Après avoir été chargé quelque temps d’un cours d’histoire au collége de Charlemagne et à celui d’Henri IV, Charles Labitte avait été envoyé à la faculté de Rennes par M. Cousin (avril 1840), pour y remplir, provisoirement d’abord, la chaire de littérature étrangère, dont il devint plus tard titulaire. Ses études, déjà si étendues, durent à l’instant s’élargir encore ; il fallut suffire en peu de semaines à ces nouvelles fonctions, et faire face à un enseignement imprévu. Ces brusques et vigoureuses expéditions, où l’on pousse à toute bride la pensée, sont comme la guerre, et elles dévorent aussi bien des esprits. Le jeune professeur partit pour Rennes, non sans s’être auparavant muni des conseils et des bons secours de M. Fauriel, le maître et le guide par excellence en ces domaines étrangers. Du premier jour, il aborda résolument son sujet par les hauteurs et par les sources, c’est-à-dire par Dante et par les origines de la Divine Comédie. On a le résultat de ces leçons dans un curieux travail (la Divine Comédie avant Dante[1], où il expose toutes les visions mystiques analogues, tirées des légendaires et agiographes les plus obscurs. M. Ozanam et lui semblaient s’être piqués d’émulation pour creuser et épuiser la veine étrange. On a dit de cette spirituelle dissertation, devenue l’une des préfaces naturelles du pèlerinage dantesque, que c’était une histoire complète de l’infini tel qu’on se le figurait en ces âges crépusculaires : « Hélas ![2] trois ans à peine s’étaient écoulés, et lui-même allait être initié à ces secrets de la mort, où il semble que, par un triste pressentiment, il s’était plu à s’arrêter avec une curiosité mélancolique. » Il allait savoir le dernier mot (s’il est permis !) de la vie terrestre, de cette sorte de vision aussi qu’on a non moins justement appelée le songe incompréhensible.
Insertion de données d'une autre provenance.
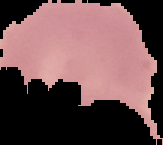
Summary:
  - Preparation: thin blood film
  - Image type: segmented cell region with the area outside set to black
  - Image size: 163×145 pixels
  - Result: malaria parasites detected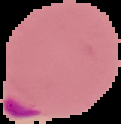
malaria_status: parasitized
image_size: 121×124 pixels
image_type: cell region segmented out of the field of view; surrounding area masked to black
preparation: thin blood smear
Obligé, d’après les conditions universitaires, d’obtenir le grade de docteur ès-lettres, Charles Labitte prit pour sujet de thèse une période fameuse de notre histoire politique, qui s’étendit aussitôt sous sa plume jusqu’à former le volume intitulé : De la Démocratie chez les Prédicateurs de la Ligue (1841). En s’arrêtant à ce choix ingénieux et qui n’était pas sans à-propos dans le voisinage de la Sorbonne, l’auteur ne faisait qu’isoler et développer une des branches de cet ancien premier travail, resté inachevé, sur les sermonnaires. C’en était peut-être le plus piquant épisode,

  1. Revue des Deux Mondes, livraison du 1er septembre 1842.
  2. J’emprunte ici les paroles de M. Charles Louandre, dans son article du Journal d’Abbeville (30 septembre 1845).